| What you are asked to do |
Scan the entries below. Report each line where the string "incidents" occurs.

(Saved data entries)
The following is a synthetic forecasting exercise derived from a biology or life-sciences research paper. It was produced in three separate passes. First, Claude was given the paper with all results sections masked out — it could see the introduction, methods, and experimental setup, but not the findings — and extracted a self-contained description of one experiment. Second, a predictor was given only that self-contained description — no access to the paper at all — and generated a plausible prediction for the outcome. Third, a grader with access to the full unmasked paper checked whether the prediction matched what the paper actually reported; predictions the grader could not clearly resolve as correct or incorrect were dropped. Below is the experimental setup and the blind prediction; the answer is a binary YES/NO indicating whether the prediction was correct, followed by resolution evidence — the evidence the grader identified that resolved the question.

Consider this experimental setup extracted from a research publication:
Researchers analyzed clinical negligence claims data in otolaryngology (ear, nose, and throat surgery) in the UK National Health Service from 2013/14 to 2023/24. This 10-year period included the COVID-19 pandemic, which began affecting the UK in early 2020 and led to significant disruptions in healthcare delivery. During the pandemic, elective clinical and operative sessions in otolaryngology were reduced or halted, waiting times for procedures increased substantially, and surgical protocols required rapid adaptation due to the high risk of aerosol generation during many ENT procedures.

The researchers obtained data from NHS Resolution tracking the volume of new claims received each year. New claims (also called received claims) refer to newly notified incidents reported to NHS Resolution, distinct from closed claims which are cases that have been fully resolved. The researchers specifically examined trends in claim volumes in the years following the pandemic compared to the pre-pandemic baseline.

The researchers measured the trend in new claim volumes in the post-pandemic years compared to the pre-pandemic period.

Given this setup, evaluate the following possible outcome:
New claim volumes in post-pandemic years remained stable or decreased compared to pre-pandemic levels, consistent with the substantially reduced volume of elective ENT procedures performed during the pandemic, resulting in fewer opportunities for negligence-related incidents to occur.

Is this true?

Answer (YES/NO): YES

...

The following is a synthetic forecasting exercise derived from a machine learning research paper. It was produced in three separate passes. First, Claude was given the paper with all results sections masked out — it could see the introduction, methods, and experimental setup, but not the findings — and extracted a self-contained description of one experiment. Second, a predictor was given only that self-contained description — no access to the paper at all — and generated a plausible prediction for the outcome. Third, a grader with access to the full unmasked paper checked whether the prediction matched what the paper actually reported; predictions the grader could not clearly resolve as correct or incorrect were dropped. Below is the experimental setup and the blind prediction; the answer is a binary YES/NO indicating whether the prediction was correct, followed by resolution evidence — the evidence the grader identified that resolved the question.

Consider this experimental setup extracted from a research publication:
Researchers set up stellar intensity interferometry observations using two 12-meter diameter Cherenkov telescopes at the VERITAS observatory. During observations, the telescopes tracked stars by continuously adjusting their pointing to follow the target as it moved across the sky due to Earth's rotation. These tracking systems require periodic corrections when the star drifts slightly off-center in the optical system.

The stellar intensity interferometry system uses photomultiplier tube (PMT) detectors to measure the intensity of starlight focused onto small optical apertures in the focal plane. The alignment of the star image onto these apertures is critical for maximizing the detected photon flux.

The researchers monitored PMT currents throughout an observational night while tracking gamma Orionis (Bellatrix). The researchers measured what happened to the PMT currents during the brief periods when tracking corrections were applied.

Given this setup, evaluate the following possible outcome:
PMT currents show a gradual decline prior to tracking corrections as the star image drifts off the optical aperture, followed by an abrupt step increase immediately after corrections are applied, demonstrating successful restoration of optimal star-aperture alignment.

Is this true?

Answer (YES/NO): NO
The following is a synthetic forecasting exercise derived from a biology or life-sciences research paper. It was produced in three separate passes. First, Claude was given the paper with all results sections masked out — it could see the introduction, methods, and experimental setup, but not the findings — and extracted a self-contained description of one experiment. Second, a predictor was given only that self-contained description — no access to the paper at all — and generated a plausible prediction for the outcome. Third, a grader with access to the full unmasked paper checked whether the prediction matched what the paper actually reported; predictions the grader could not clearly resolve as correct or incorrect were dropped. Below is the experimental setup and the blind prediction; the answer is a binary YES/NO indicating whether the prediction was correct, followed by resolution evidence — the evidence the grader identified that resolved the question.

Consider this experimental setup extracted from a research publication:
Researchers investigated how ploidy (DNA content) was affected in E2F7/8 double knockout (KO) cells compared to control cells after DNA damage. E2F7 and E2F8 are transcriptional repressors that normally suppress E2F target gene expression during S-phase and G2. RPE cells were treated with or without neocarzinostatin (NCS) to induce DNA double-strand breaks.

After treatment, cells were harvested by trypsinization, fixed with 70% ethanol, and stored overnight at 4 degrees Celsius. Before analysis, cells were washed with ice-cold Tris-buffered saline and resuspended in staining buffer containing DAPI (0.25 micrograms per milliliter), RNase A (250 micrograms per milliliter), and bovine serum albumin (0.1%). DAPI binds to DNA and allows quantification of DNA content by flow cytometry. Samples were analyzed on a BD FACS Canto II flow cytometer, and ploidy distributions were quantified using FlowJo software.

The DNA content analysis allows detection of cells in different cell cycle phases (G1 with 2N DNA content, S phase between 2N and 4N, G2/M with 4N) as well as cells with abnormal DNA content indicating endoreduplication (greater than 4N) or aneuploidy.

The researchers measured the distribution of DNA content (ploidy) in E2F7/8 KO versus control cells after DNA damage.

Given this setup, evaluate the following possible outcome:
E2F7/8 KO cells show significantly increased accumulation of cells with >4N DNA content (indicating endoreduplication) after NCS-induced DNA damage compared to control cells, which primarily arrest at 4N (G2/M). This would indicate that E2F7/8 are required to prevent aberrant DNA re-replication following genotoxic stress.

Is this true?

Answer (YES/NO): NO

| Result of this exercise |
The researchers obtained data from NHS Resolution tracking the volume of new claims received each year. New claims (also called received claims) refer to newly notified incidents reported to NHS Resolution, distinct from closed claims which are cases that have been fully resolved. The researchers specifically examined trends in claim volumes in the years following the pandemic compared to the pre-pandemic baseline.
New claim volumes in post-pandemic years remained stable or decreased compared to pre-pandemic levels, consistent with the substantially reduced volume of elective ENT procedures performed during the pandemic, resulting in fewer opportunities for negligence-related incidents to occur.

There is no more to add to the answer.